## PASSAGE TO READ
Sort the matrix in function of the column col

Parameters
  • data (pandas.DataFrame.) – the data to sort.

  • col (string.) – the name of the column to use for sorting the data.

Returns

sorted data.

Return type

a pandas.DataFrame object.

craw.heatmap._sort_using_file(data, file=None)[source]

Sort the matrix in function of file. The file must have the following structure the first line must be the name of the column the following lines must be the values, one per line each line starting by ‘#’ will be ignore.

Parameters
  • data (pandas.DataFrame.) – the data to sort.

  • file (a file like object.) – The file to use as guide to sort the data.

Returns

sorted data.

Return type

a pandas.DataFrame object.

craw.heatmap.crop_matrix(data, start_col, stop_col)[source]

Crop matrix (remove columns). The resulting matrix will be [start_col, stop_col]

Parameters
  • data (a 2D pandas.DataFrame object.) – the data to sort.

  • start_col (string.) – The name of the first column to keep.

  • stop_col (string.) – The name of the last column to keep.

Returns

sorted data.

Return type

a 2D pandas.DataFrame object or None if data is None.

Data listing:
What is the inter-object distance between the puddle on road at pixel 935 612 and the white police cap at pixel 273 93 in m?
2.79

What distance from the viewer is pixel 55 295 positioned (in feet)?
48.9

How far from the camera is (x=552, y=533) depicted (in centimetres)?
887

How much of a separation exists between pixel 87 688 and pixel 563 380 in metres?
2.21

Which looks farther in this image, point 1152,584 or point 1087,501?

## PROBLEMS TO WORK ON
• a. List every distinct parameter name that appears in the heatmap module documentation.
• b. Pick up the heatmap module documentation after its final line and write what comes next.

## EXPECTED RESPONSES
• a. data, col, file, start_col, stop_col

• b.
craw.heatmap.draw_heatmap(sense, antisense, color_map=<matplotlib.colors.LinearSegmentedColormap object>, title='', sense_on='top', size=None, marks=None)[source]

Create a figure with subplot to represent the data as heat map.

Parameters
  • sense (a pandas.DataFrame object.) – the data normalized (xi in [0,1]) representing coverage on sense.

  • antisense – the data normalized (xi in [0,1]) representing coverage on anti sense.

  • color_map (a matplotlib.pyplot.cm object.) – the color map to use to represent the data.

  • title (string.) – the figure title (by default the same as the coverage file).

  • sense_on (string.) – specify the lay out. Where to place the heat map representing the sense data. the available values are: ‘left’, ‘right’, ‘top’, ‘bottom’ (default = ‘top’).

  • size (tuple of 2 float.) – the size of the figure in inches (wide, height).

  • marks (list of Mark object) – list of vertical marks

Returns

The figure.

Return type

a matplotlib.pyplot.Figure object.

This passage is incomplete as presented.